I did a quick conductivity test on one of your springs long ago, injecting a high current over it with my precision power supply and measuring the voltage drop over its opposite ends as best as I could; I also tested one of the springs coming in one of the Convoy SST40 drivers, and couldn't find a significant difference. It was a quick test, and can't say if I did it with a gen2 or gen3 spring.
Your efforts are welcome in any case. Concerning the idea behind copper clad steel, or what I have in my mind, is some ≈70% O:) IACS, copper clad piano wire :-D spring with a decent plating. And of course, springs made with thick and short in lenght wire, for maximum conductivity.
I did that the other day and I got ~9mΩ for both small and large springs, Intl-outdoor about 4mΩ but they are significantly shorter, which makes sense because their lights don’t accommodate for protected cells, they also put a thin brass button under the spring to prevent the cell from crushing the components on the spring side of the driver.
@thefreeman, that sounds about right taking into account contact resistance.
I’m still not going to go with gold plating as I got a new quote, and the prices are still as expensive as ever, and I don’t want to increase the prices yet again unless I can massively increase the current performance of my springs.
My measurements don’t account for contact resistance, I used a four wires measurement with the voltage probes at the end of the first turn (bottom and top)
A 1cm piece of 22AWG is only ~0.5mΩ, significantly lower than the measurements of the springs I posted just above (though it’s uncompressed, if the spires touch it could be lower)
Spring bypass is in general terms always better. However, and despite the above figure from the freeman is accurate (“1cm piece of 22AWG is only ~0.5mΩ”, 544.381µΩ or 0.544381mΩ according to Electrodoc software), it must also be noted that a proper spring bypass needs to be coiled, or else its life could be rather short.

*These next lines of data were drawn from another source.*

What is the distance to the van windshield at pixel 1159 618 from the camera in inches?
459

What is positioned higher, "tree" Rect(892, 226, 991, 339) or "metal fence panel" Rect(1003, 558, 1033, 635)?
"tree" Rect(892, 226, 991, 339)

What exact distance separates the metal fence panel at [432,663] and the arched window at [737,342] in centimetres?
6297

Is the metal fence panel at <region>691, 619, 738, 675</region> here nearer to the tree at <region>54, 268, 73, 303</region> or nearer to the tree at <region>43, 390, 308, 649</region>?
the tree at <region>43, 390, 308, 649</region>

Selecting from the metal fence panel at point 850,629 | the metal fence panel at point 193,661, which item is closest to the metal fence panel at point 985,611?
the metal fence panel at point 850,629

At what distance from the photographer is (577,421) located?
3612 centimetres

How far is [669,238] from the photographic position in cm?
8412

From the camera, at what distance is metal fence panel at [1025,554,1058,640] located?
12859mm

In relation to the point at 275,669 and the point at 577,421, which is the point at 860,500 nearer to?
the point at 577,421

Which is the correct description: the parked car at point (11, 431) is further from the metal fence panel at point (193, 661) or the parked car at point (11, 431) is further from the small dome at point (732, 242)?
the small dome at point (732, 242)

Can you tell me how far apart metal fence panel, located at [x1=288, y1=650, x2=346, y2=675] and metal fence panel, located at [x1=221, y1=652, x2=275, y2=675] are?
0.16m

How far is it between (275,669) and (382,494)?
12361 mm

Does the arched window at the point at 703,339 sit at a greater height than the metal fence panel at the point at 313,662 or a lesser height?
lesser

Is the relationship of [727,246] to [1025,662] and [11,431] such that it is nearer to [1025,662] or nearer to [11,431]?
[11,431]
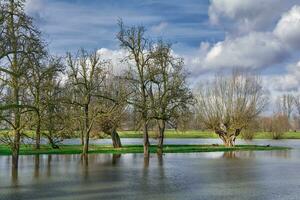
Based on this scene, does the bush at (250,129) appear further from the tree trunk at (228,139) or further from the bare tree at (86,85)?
the bare tree at (86,85)

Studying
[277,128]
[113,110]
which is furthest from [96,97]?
[277,128]

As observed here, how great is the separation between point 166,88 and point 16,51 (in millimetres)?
22026

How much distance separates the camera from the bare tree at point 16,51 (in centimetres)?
2481

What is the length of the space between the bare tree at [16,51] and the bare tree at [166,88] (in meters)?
15.8

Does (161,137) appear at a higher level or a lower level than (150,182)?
higher

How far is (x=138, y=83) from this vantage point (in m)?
43.1

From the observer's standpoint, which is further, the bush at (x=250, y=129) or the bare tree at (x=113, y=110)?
the bush at (x=250, y=129)

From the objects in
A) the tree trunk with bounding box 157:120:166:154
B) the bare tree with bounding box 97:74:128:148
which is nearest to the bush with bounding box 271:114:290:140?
the bare tree with bounding box 97:74:128:148

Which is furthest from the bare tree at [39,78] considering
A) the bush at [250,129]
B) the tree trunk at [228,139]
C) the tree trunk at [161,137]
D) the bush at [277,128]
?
the bush at [277,128]

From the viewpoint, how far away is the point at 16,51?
2525 cm

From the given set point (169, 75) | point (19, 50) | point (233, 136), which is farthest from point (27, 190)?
point (233, 136)

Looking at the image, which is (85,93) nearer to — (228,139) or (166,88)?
(166,88)

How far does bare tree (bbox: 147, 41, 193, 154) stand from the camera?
43781 millimetres

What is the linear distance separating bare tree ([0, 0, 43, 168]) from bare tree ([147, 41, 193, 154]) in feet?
51.7
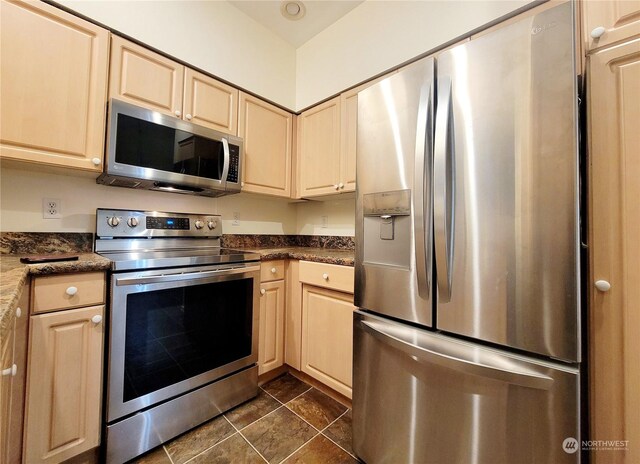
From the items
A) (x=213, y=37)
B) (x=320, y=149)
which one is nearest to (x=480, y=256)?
(x=320, y=149)

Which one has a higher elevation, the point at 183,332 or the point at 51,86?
the point at 51,86

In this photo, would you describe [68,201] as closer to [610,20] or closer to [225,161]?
[225,161]

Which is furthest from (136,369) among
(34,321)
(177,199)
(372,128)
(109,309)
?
(372,128)

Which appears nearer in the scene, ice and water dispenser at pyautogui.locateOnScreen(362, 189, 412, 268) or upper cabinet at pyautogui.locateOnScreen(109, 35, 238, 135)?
ice and water dispenser at pyautogui.locateOnScreen(362, 189, 412, 268)

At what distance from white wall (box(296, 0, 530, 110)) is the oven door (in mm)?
1573

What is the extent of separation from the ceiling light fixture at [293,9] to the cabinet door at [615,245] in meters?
1.88

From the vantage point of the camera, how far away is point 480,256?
869mm

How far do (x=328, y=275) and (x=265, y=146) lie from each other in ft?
3.70

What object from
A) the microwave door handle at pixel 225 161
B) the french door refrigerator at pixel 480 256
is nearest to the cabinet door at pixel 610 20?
the french door refrigerator at pixel 480 256

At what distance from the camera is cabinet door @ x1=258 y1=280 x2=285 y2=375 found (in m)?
1.76

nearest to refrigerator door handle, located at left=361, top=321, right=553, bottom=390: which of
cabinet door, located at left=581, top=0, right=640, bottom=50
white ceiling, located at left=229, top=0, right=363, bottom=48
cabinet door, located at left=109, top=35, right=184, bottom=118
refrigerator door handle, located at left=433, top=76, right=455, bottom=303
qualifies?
refrigerator door handle, located at left=433, top=76, right=455, bottom=303

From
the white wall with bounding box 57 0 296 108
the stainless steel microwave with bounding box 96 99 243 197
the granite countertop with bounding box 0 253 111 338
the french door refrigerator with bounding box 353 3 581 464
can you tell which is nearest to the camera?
the granite countertop with bounding box 0 253 111 338

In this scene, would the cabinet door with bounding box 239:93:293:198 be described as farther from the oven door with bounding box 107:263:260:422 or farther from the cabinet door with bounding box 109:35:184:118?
the oven door with bounding box 107:263:260:422

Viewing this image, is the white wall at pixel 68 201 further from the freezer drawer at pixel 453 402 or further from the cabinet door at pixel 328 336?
the freezer drawer at pixel 453 402
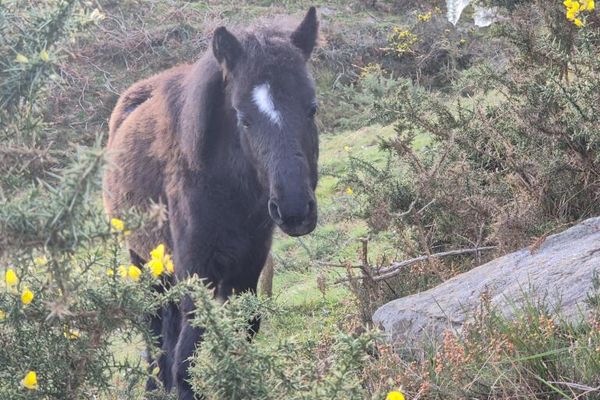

If the bypass is not coiled, it will elbow at some point due to the spring compression, and after repeated spring compression and release it will sooner or later crack at the elbow joint. For this reason the lenght of a proper spring bypass must also take coiling into account. It is only slightly more lenght versus straight wire, 30 - 40% maybe. Cylindrical toothpics make good molds for coiling the wire, by the way.
Properly coiled spring bypasses can last for ages (the solder points are critical and must be done properly).
Silver or gold plated copper clad steel, please. O:)
And please, believe yourself attaining superb springs; with a really high IACS number and thick short prings, you can go much further than before.
“Thick and short” matters, as the lesser lenght in the spring wire means less voltage drop, while some extra thickness compensates for less spring coil turns while reducing voltage drop even more and increasing overall conductivity.